**Problem statement**
Quote, word for word, the line containing "What distance from" and all lines that follow it to the end of the records, with no pictures.

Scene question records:
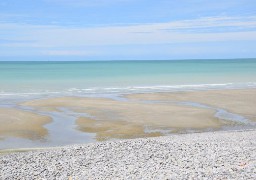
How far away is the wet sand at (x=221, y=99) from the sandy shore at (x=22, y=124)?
10535mm

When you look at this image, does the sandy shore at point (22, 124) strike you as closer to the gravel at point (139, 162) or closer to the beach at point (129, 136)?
the beach at point (129, 136)

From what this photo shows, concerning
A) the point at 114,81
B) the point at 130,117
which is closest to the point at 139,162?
the point at 130,117

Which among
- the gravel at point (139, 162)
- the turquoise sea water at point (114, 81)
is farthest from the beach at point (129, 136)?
the turquoise sea water at point (114, 81)

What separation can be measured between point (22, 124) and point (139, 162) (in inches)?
422

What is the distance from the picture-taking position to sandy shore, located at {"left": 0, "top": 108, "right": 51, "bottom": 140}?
1825cm

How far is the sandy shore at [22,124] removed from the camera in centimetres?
1825

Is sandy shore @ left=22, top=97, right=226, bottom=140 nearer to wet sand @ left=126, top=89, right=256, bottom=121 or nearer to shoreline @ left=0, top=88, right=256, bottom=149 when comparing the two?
shoreline @ left=0, top=88, right=256, bottom=149

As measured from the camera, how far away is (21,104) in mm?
27812

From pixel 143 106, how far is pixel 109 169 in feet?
53.4

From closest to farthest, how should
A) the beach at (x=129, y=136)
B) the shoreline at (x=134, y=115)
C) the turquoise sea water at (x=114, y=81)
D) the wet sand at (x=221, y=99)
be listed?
1. the beach at (x=129, y=136)
2. the shoreline at (x=134, y=115)
3. the wet sand at (x=221, y=99)
4. the turquoise sea water at (x=114, y=81)

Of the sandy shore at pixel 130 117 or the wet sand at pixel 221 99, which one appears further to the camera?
the wet sand at pixel 221 99

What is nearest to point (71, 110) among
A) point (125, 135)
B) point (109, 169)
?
point (125, 135)

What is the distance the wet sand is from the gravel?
40.0ft

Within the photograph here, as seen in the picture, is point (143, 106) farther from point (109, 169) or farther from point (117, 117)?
point (109, 169)
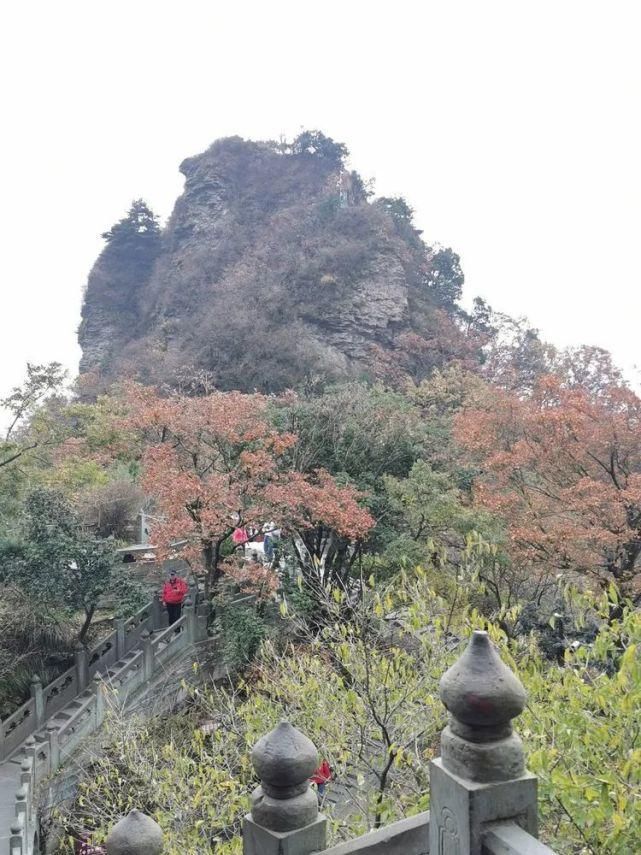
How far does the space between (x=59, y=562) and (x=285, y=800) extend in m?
11.9

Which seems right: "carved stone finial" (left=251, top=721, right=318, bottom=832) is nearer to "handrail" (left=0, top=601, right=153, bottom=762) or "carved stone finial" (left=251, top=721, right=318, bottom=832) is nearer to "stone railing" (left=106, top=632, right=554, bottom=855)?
"stone railing" (left=106, top=632, right=554, bottom=855)

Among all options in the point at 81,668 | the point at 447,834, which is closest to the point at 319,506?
the point at 81,668

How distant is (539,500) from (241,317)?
29.0 meters

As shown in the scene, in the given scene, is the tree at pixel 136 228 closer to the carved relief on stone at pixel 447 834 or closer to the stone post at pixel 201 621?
the stone post at pixel 201 621

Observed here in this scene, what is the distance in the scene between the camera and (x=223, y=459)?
14289 mm

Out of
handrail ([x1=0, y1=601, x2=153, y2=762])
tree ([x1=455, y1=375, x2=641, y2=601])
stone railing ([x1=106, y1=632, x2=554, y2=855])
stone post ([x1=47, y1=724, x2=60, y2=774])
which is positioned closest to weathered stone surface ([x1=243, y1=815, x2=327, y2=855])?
stone railing ([x1=106, y1=632, x2=554, y2=855])

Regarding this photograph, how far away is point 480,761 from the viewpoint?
1655 millimetres

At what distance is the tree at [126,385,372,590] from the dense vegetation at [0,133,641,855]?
0.22 feet

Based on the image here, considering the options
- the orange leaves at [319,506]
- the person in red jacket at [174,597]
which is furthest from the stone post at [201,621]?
the orange leaves at [319,506]

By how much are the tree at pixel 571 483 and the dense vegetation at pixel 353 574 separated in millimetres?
46

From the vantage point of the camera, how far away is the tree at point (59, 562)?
41.1 ft

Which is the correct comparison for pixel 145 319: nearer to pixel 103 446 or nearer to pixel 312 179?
pixel 312 179

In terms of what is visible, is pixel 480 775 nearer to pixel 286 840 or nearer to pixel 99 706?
pixel 286 840

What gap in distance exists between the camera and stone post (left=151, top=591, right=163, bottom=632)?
47.0ft
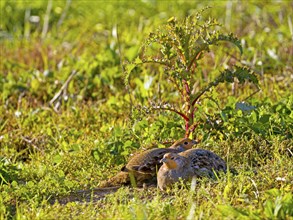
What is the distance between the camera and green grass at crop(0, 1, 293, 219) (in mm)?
4820

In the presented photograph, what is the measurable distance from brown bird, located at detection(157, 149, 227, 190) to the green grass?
96 millimetres

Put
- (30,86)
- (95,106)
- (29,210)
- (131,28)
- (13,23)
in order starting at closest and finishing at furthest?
1. (29,210)
2. (95,106)
3. (30,86)
4. (131,28)
5. (13,23)

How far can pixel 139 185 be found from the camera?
543 centimetres

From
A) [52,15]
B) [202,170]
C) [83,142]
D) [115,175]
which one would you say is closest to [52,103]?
[83,142]

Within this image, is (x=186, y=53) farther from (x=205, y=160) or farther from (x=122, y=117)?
(x=122, y=117)

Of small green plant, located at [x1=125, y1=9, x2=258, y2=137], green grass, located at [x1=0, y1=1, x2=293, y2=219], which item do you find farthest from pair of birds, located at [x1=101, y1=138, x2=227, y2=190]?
small green plant, located at [x1=125, y1=9, x2=258, y2=137]

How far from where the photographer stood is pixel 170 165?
16.8 feet

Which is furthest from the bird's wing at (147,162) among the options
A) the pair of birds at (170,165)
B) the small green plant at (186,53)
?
the small green plant at (186,53)

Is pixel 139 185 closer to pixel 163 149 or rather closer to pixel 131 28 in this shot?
pixel 163 149

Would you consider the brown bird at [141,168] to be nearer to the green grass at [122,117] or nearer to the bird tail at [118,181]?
the bird tail at [118,181]

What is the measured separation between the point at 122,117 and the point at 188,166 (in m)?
2.03

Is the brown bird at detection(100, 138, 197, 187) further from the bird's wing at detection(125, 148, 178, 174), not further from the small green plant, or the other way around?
the small green plant

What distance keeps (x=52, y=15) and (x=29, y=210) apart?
6234 millimetres

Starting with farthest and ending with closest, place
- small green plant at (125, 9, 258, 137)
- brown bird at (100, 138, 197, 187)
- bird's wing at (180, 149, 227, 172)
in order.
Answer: small green plant at (125, 9, 258, 137) < brown bird at (100, 138, 197, 187) < bird's wing at (180, 149, 227, 172)
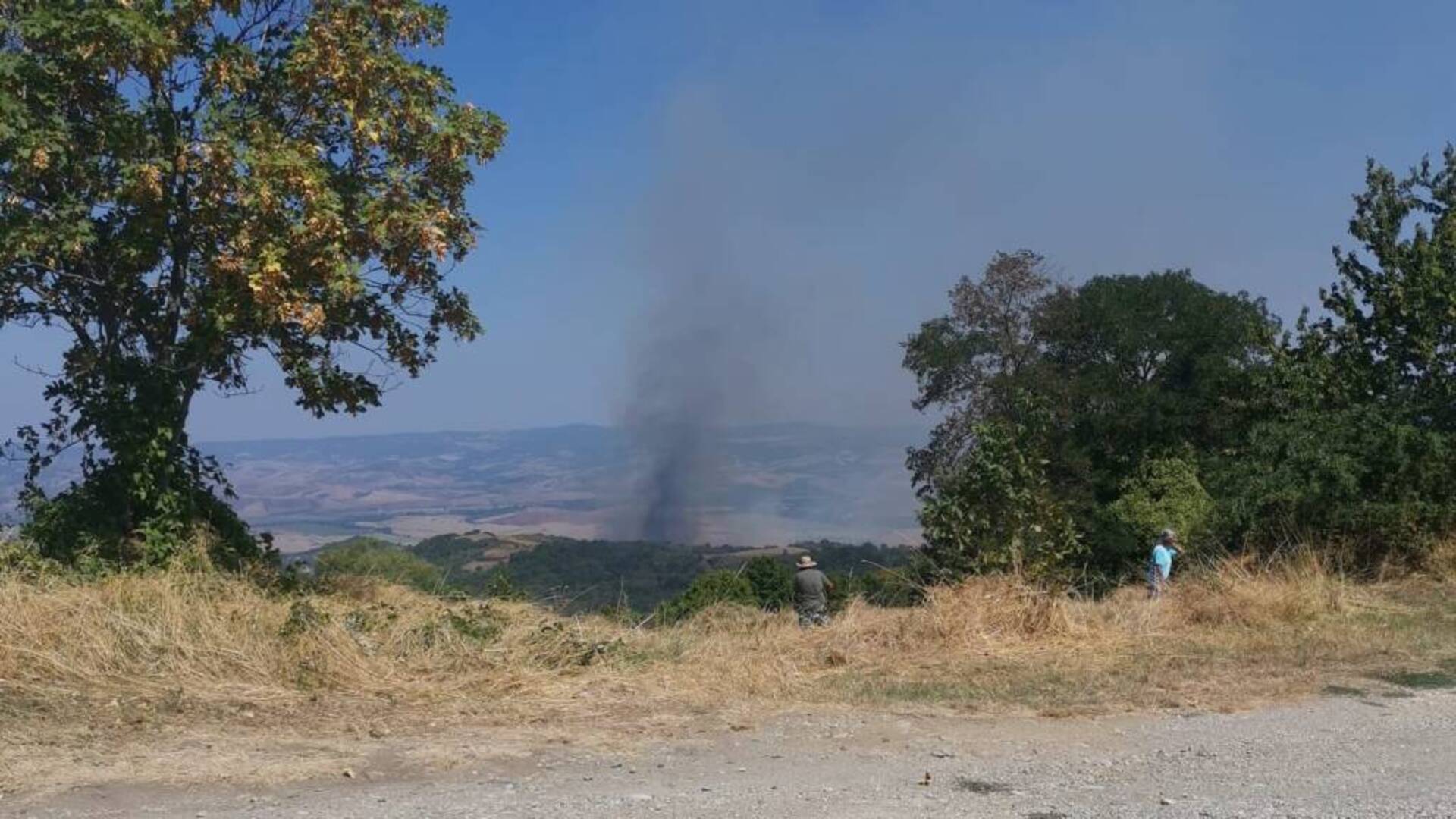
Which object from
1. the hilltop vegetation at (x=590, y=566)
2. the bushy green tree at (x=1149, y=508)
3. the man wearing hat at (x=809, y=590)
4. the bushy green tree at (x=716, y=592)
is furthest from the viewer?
the bushy green tree at (x=1149, y=508)

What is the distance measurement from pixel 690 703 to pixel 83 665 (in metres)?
3.79

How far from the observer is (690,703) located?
7.25 meters

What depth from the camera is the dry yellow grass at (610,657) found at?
702cm

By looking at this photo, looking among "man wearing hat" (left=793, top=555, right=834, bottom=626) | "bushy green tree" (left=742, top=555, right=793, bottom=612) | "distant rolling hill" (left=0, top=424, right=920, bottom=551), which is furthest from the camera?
"distant rolling hill" (left=0, top=424, right=920, bottom=551)

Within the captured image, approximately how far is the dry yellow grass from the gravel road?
0.69 m

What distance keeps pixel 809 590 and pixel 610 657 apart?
4.56 m

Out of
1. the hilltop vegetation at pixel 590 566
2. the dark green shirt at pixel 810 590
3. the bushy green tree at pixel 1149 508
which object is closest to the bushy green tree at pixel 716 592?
the hilltop vegetation at pixel 590 566

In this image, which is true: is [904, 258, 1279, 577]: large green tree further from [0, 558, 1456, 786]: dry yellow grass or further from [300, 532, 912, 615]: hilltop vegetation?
[0, 558, 1456, 786]: dry yellow grass

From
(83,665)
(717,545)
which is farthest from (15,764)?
(717,545)

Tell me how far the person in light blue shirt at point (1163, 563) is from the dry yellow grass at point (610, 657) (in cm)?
299

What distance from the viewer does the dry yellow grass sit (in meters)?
7.02

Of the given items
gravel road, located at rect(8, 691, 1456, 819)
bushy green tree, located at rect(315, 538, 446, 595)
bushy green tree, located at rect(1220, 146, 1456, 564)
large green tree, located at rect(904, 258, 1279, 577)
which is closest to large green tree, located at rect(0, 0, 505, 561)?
bushy green tree, located at rect(315, 538, 446, 595)

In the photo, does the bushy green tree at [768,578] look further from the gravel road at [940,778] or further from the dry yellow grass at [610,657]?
the gravel road at [940,778]

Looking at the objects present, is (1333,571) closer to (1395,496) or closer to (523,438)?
(1395,496)
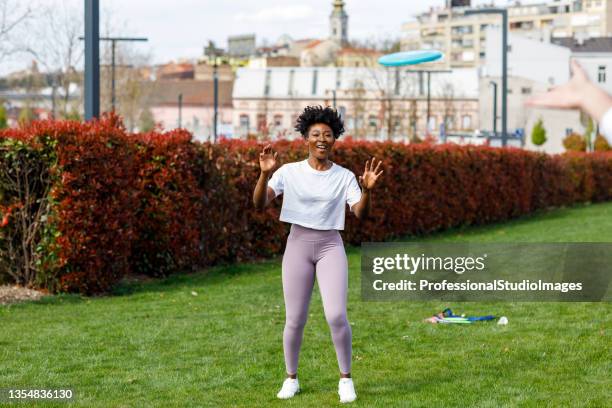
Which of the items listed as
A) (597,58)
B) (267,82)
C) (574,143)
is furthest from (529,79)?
(574,143)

**The solution**
What distance from the viewer does the dry yellow grass sit (in meters)?
7.02

Of the given items
gravel road, located at rect(8, 691, 1456, 819)
bushy green tree, located at rect(315, 538, 446, 595)
bushy green tree, located at rect(1220, 146, 1456, 564)
large green tree, located at rect(904, 258, 1279, 577)
which is closest to large green tree, located at rect(0, 0, 505, 561)?
bushy green tree, located at rect(315, 538, 446, 595)

In the photo, does the bushy green tree at [768,578] look further from the gravel road at [940,778] or further from the dry yellow grass at [610,657]?
the gravel road at [940,778]

Looking at the objects present, is (1333,571) closer to (1395,496) or closer to (523,438)?
(1395,496)
Which of the items listed as
A) (597,58)
B) (267,82)
C) (574,143)
is furthest from (529,79)?
(574,143)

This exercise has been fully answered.